As for that site Reapsta linked ... in their own "About" section, this is in bold letters.
"Preprints are preliminary reports of work that have not been certified by peer review. They should not be relied on to guide clinical practice or health-related behavior and should not be reported in news media as established information."
Okay so then read the study yourself. I think the methodology seems sound. Take a point in time where people are or are not vaccinated. See what outcomes happen over the next few months. They have a large sample size. The one thing you could pick apart is that they do controls for age and other health factors. I think this is wise, but you could argue they did it wrong, or weren't transparent enough in their methods, for whatever reason.
What if you read it yourself? What's your opinion?
This is what I reference as "cherry-picking". Finding the data that supports one's ideas/view in obscure places.
In my experience, obscure places are the only place to find real information about anything. Even when operating under the best of intentions, there are uncomfortable/nuanced aspects of any field that don't translate well into broadly popular mainstream publications.
And please, can we stop with saying "cherry picking"? Either what I'm saying is broadly mis-representing some larger point or it is not. If it is, then why.
You seem to be implying that you distrust (at best) or know better (at worst) than an entire medical and scientific community, and recognized best practice for decades. Seems odd... but ok.
Absolutely a matter of distrust. Even if they are good at science, everyone is subject to the incentives they operate under. I trust not the incentives under which mainstream science operates. To me a lot of what's happening with mRNA vaccine hype is string theory all over again.
Exactly the point I keep harping on, which has apparently gotten me on Reapsta's "ignore list".
Not my intention.
And what's the alternative? Some guy on Youtube? Guys like Malone? Articles that have not yet met any industry standard?
I'd trust either more than our public health authorities. But again I'd read multiple sources (that aren't deliberately lying to you) and draw your own conclusion.
In Googling this stuff I've seen links to studies that disagree with my opinion that don't seem to be written by liars. I find they tend to study from small sample sizes or weird obscure things in the data, but they do exist.
But it hardly matters for people of a more libertarian bent. Because it's not about "take shots at the consensus (or regulations) so that we can work toward improving it (or them)". It's about "take shots at the consensus (or regulations) so that people reject it and it can stop placing artificial limits on the competitive market". I guess that's more of a PR topic, though.
In fairness, you've kind of got me. But the issue to me is that any consensus seeking organization by nature cannot reach a good result. Competition is inefficient but it's the only way, at a societal scale, to produce valuable/accurate results.

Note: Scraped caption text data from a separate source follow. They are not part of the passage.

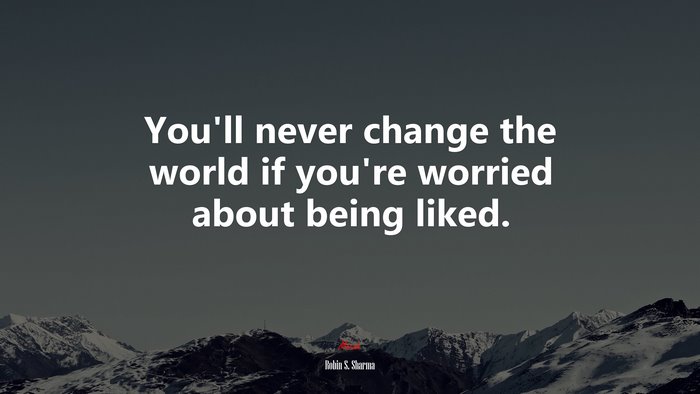 You’ll never change the world if you’re worried about being liked. | Robin S. Sharma quote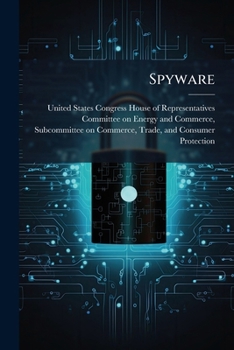 Paperback Spyware: What You Don't Know Can Hurt You Book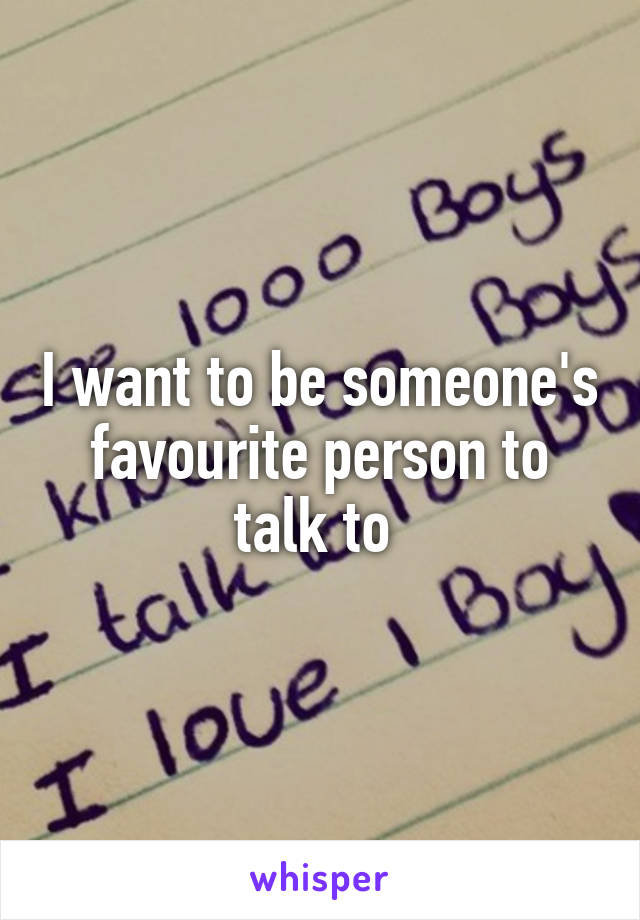 I want to be someone's favourite person to talk to 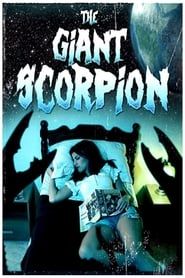 The Giant Scorpion 2016 streaming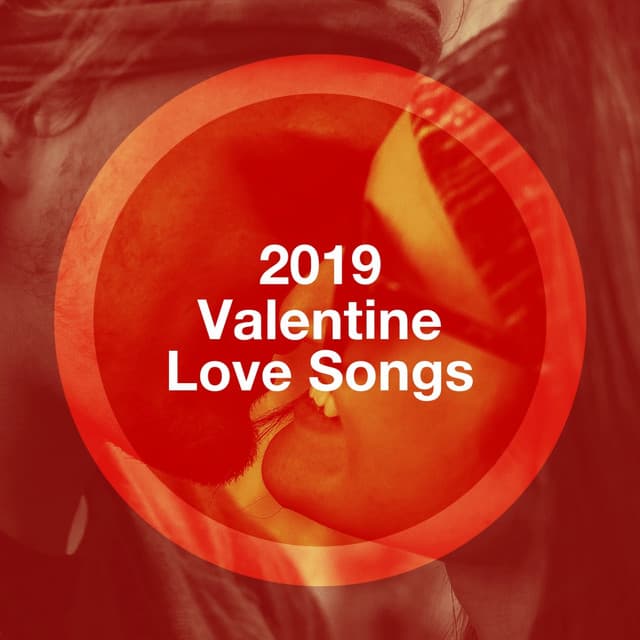 2019 Valentine Love Songs - Canciones de Amor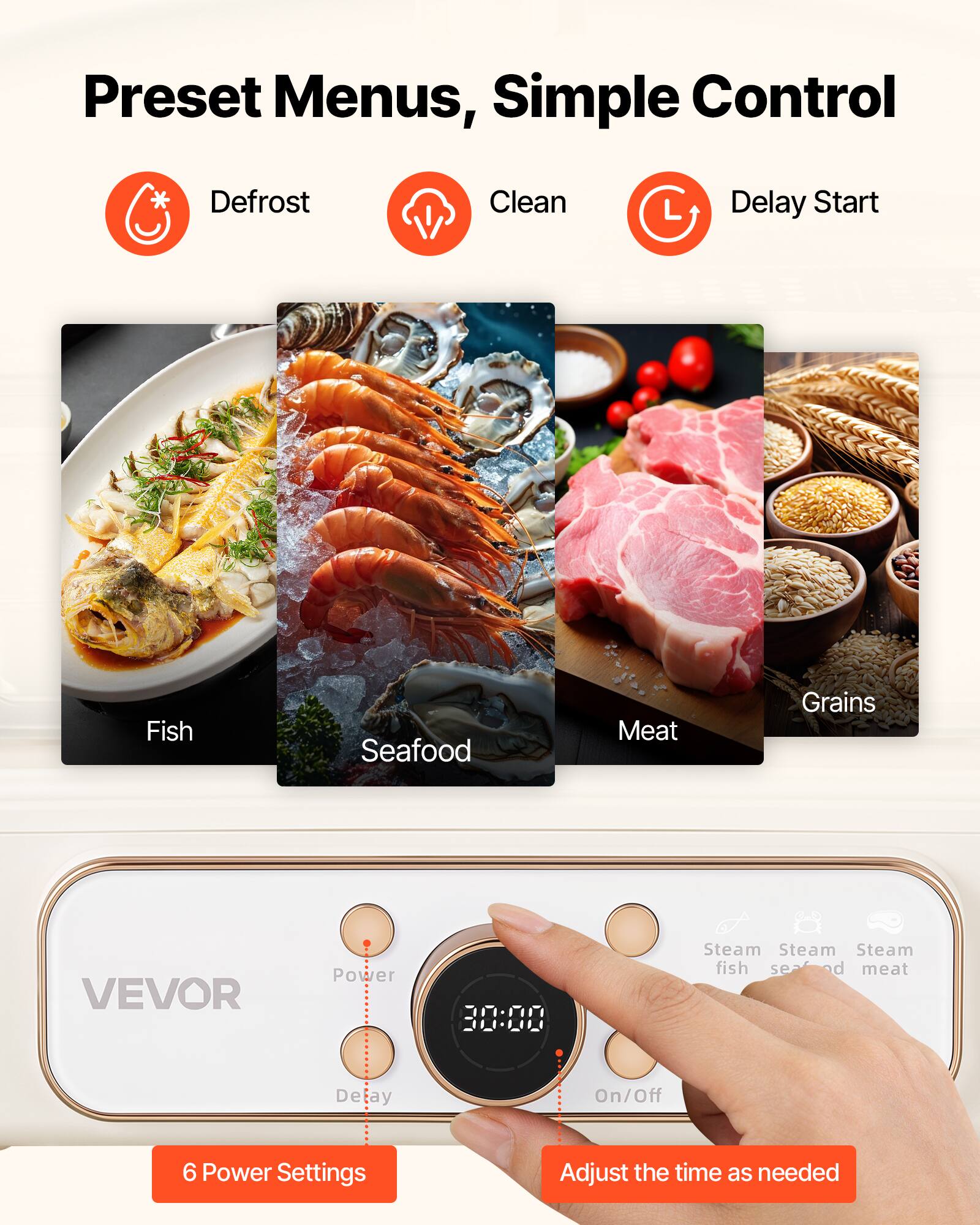 Preset Menus, Simple Control

- Defrost
- Clean
- Delay Start

Fish
Seafood
Meat
Grains

VEVOR

Power
30:00

Steam fish
Steam seafood
Steam meat

Delay
On/Off

6 Power Settings
Adjust the time as needed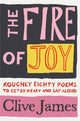 Book cover of: Fire of Joy. By: Clive James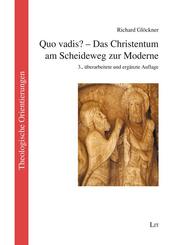 Quo vadis? - Das Christentum am Scheideweg zur Moderne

Back on the main topic, this is my third week back at the office and I just feel pretty done. Especially since I've already had COVID, as had the son I was desperately trying to protect. I'll keep getting boosters with my flu shot and wearing masks as long as asked, but I really feel the psychology of being told to go back to the office has worn on my a bit already, and I can imagine how that's the case for people who never had the ability to WFH. There's something that just really had me taking it more seriously when the company was saying "this is so important to us, we want you to work from home". I'm still following the guidance to the best of my ability, but working in an environment where that no longer plays is definitely having an effect on my willpower.
I got sent to do WFH in March of 2020. Would never want to go back to the office. Sorry they're sending you back.
Also agreed as to the aspect of "oh guys we care so much about COVID lol just kidding it's no longer profitable." My company was giving extra pay to certain workers during the height of COVID, then took away that extra pay as well as the extra time off even as it was talking about how we still need to fight the pandemic. Talking out of both sides of their mouths!